- [Work to be completed]:
Write out again only the lines running from the one that contains "In the image captured here, what from" to the end of the records below, including both the first and the last.
--- Start of Dataset content ---
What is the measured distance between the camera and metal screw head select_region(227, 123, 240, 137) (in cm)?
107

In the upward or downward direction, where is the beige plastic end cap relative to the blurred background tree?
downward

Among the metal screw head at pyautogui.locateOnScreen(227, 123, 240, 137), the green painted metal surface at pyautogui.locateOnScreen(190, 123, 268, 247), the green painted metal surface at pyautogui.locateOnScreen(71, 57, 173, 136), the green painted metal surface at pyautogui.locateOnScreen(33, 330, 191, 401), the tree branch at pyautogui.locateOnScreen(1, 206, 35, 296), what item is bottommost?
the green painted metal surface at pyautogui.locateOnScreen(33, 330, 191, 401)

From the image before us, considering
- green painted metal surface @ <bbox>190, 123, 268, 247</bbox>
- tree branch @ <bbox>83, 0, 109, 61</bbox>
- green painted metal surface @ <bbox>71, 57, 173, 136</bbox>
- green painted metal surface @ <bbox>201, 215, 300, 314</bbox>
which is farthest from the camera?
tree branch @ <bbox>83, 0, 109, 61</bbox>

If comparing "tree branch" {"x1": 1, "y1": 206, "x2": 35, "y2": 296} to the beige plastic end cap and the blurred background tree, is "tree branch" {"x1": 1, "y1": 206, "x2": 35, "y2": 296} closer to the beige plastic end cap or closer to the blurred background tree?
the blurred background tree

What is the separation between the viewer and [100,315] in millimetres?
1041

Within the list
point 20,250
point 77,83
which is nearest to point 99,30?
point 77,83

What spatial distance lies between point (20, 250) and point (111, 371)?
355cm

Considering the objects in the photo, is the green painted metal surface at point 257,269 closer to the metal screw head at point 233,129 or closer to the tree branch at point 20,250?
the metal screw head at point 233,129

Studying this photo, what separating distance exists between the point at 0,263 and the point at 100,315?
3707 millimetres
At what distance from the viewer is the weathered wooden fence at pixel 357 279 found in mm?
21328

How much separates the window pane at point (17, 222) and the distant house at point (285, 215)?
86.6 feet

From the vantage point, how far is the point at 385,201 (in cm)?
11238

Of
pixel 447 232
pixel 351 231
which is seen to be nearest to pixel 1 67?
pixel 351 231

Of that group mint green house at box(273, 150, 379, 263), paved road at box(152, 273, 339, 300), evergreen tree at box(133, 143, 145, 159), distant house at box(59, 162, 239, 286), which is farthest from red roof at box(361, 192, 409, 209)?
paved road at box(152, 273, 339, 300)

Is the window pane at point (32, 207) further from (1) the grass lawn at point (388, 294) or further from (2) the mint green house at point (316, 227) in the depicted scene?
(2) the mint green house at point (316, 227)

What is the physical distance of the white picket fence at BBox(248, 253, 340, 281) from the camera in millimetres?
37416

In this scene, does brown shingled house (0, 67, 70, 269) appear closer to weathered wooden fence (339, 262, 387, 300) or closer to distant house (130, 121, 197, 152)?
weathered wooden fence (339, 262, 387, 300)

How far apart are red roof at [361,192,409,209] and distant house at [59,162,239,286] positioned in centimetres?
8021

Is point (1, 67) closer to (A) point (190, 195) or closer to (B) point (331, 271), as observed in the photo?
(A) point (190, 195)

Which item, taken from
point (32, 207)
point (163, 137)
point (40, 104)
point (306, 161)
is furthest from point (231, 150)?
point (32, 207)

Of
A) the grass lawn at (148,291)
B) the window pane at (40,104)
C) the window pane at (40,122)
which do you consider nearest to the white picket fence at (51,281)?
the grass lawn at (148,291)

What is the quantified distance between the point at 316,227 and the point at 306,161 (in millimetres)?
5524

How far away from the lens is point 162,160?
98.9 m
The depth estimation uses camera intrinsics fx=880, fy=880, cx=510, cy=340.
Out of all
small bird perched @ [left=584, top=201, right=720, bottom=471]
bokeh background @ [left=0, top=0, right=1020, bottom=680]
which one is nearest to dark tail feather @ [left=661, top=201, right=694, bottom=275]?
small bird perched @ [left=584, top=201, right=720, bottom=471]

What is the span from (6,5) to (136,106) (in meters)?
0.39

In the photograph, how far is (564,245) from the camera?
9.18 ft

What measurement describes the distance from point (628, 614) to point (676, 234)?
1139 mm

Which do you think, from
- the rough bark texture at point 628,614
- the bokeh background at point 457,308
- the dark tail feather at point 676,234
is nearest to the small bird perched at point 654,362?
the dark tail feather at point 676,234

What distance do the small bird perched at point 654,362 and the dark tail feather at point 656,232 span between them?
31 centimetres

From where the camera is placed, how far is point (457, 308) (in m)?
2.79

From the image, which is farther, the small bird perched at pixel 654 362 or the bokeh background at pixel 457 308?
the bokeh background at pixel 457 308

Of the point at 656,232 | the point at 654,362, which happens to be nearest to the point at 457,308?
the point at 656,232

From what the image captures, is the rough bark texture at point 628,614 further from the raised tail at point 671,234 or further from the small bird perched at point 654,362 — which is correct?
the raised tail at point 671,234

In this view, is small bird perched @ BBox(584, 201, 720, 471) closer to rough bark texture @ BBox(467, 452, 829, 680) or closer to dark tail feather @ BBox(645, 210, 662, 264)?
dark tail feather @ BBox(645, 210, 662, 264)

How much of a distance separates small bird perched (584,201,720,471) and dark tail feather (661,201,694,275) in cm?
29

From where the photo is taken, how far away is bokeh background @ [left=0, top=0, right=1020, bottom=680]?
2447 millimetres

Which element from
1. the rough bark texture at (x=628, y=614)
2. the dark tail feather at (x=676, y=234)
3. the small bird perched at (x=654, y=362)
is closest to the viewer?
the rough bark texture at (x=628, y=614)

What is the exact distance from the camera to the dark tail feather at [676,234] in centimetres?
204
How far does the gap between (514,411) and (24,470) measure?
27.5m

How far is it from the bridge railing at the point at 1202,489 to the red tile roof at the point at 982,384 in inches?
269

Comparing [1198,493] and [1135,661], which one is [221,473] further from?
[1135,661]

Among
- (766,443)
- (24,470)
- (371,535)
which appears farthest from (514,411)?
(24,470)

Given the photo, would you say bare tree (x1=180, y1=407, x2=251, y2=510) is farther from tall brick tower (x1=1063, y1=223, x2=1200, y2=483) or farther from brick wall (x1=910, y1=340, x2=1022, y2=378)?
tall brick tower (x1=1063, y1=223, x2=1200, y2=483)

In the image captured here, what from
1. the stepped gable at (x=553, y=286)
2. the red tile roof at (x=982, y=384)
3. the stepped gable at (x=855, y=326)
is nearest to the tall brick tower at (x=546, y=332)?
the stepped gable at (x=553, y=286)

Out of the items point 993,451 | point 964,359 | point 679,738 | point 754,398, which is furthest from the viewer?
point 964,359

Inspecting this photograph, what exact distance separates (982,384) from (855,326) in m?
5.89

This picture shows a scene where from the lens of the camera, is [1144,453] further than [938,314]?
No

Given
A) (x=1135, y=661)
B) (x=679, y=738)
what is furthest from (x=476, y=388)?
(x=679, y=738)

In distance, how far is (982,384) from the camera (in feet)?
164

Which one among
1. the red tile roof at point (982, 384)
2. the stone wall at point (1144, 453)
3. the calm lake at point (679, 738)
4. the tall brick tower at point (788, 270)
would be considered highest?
--- End of Dataset content ---
- [Answer to the problem]:
In the image captured here, what from
1. the stepped gable at (x=553, y=286)
2. the red tile roof at (x=982, y=384)
3. the stepped gable at (x=855, y=326)
is nearest to the tall brick tower at (x=546, y=332)?
the stepped gable at (x=553, y=286)

Out of the items point 993,451 | point 964,359 | point 679,738 | point 754,398, which is furthest from the viewer?
point 964,359

Inspecting this photograph, what exact distance separates (982,384) from (855,326) in m?
5.89

This picture shows a scene where from the lens of the camera, is [1144,453] further than [938,314]?
No

Given
A) (x=1135, y=661)
B) (x=679, y=738)
what is furthest from (x=476, y=388)?
(x=679, y=738)

In distance, how far is (982,384) from the camera (in feet)?
164

Which one among
1. the red tile roof at point (982, 384)
2. the stone wall at point (1144, 453)
3. the calm lake at point (679, 738)
4. the tall brick tower at point (788, 270)
would be considered highest?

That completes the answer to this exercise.